Fryer Hitting Stride, Ripping SAL Pitching

Fryer Hitting Stride, Ripping SAL Pitching

Former Ohio State catcher and 2007 10th round draft pick Eric Fryer has made the transition to the outfield as he and West Virginia zoomed to the top of the South Atlantic League standings.

A light didn't suddenly flash on or anything. Eric Fryer kept the same approach, one that focused on a workmanlike attitude, and his hitting stroke began to pay dividends.

The former Ohio State University standout and 2007 10th round Milwaukee draft pick batted .209 with three homers and 19 RBIs at Rookie League Helena last year and was sitting at .269 on June 12 this year.

But the 6-foot-2-inch, 215-pounder has been terrorizing South Atlantic League pitchers ever since, so it's no coincidence that West Virginia, the Brewers' Lower Class A squad, has used him as a springboard.

Fryer is among the league leaders in nearly every offensive category, while the Power have gone 21-7 since his tear began and sit atop the Northern Division second-half standings.

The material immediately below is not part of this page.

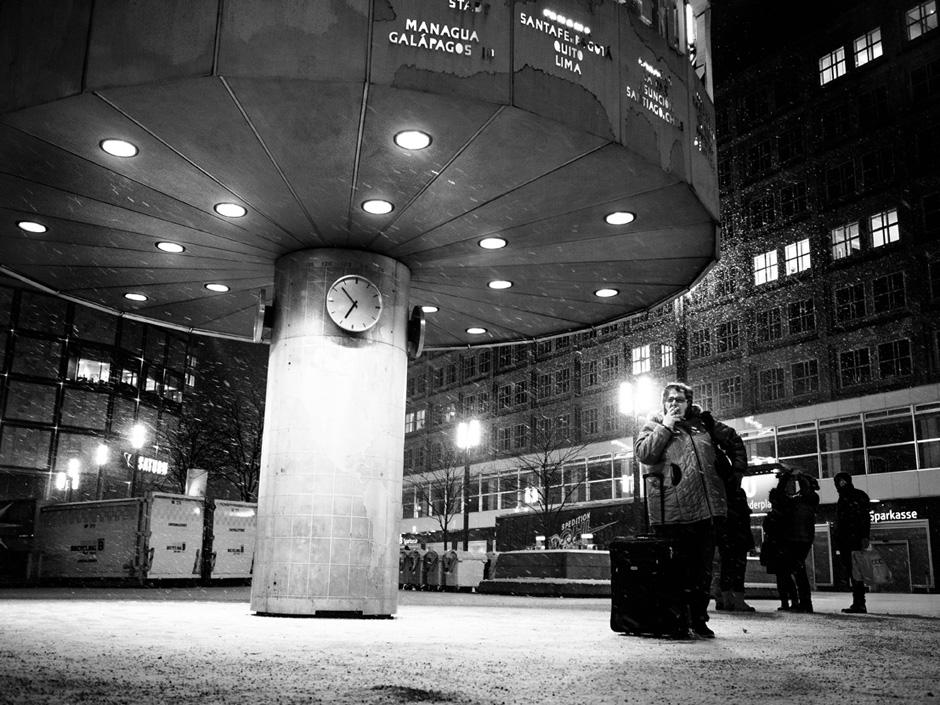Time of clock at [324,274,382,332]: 6:52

"Last year I was getting used to the system and the longer season," Fryer said of his 43-game campaign in Helena. "I wasn't comfortable and tried different approaches and never really hit my stride. But right out of spring training this year, I've kept the same approach of just trying to put the ball in play, and things have been falling into place.

Don't fault Fryer, batting .372 during his last 10 contests through July 15, for making such an understatement.

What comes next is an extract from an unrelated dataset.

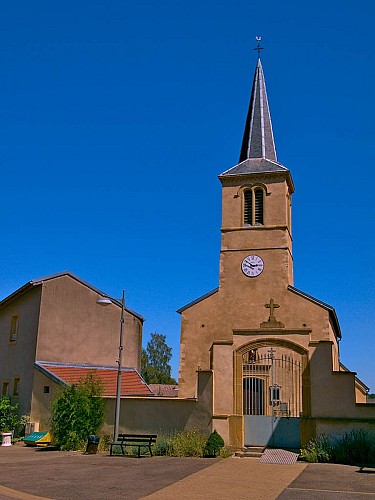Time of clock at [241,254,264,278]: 2:50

He was hitting .352, .425 against southpaws and .335 versus right-handers, with 16 doubles, four triples, six homers and 37 RBIs. That translated into .410 and .549 on-base and slugging percentages, respectively, and a .960 OPS. And don't forget about his 11 stolen bases in 13 attempts.

Fryer, who played in two NCAA tournaments in three seasons with the Buckeyes, highlighted his hot stretch with a 5-for-5 effort July 6 that featured three doubles and six RBIs.

"That started with a broken-bat double to left field, then a line drive to right-center and a chopper down the left-field line," he said of the three straight two-baggers to start his perfect day. "I'm just seeing the ball and putting it in play with runners on base."

It's been a remarkable performance considering he's made the switch from full-time catching duties to mostly playing left field. The transition has created peaks and valleys, but Fryer has embraced the move because he knows that increased versatility should keep him climbing the organizational ladder.

"I've been a catcher since Little League, although I did play occasionally in the outfield in high school and college to get a break," Fryer said. "I like catching because you kinda run the show and it's easier to stay in the game because sometimes in the outfield I won't even get a ball hit to me, and you have more time to worry about previous at-bats and things. So, playing out there you really have to be ready.

"I'm not sure what their plan is for me, whether I'll be catching, playing the outfield or first base," added Fryer, who spent the first few weeks of the season in extended spring training to learn his new craft. "I prefer catching, but I'm prepared to do whatever they have in mind. And the nice thing about it is that I'm not limited to one position."

Flexibility and versatility often create opportunities, whether it's in the Milwaukee system or elsewhere. Fryer and his Power teammates have seen the business side of baseball firsthand because relief pitcher Rob Bryson was one of the three minor leaguers who were shipped to Cleveland in the CC Sabathia trade, and a fourth prospect will be the "player to be named later."

"There was a lot of speculation and names flying around, so we didn't know what to expect," said Fryer, who rooms with infielder Steffan Wilson and outfielder Curt Rindal. "Rob was a teammate, and I got to know Matt LaPorta last year during spring training. I think it was cool to be involved in a big-name trade like that."

Meanwhile, Fryer is happy where he's at and simply wants to continue progressing and hopefully help West Virginia reach the postseason.

"This organization treats us well and the player development system is awesome because they have a plan and a vision," Fryer said. "My goal this year was to be at West Virginia and be a starter. It helped to get off to a good start, which takes some of the pressure off. This is definitely where I wanted to be, and we're in first place and that's much better than having to play catch-up."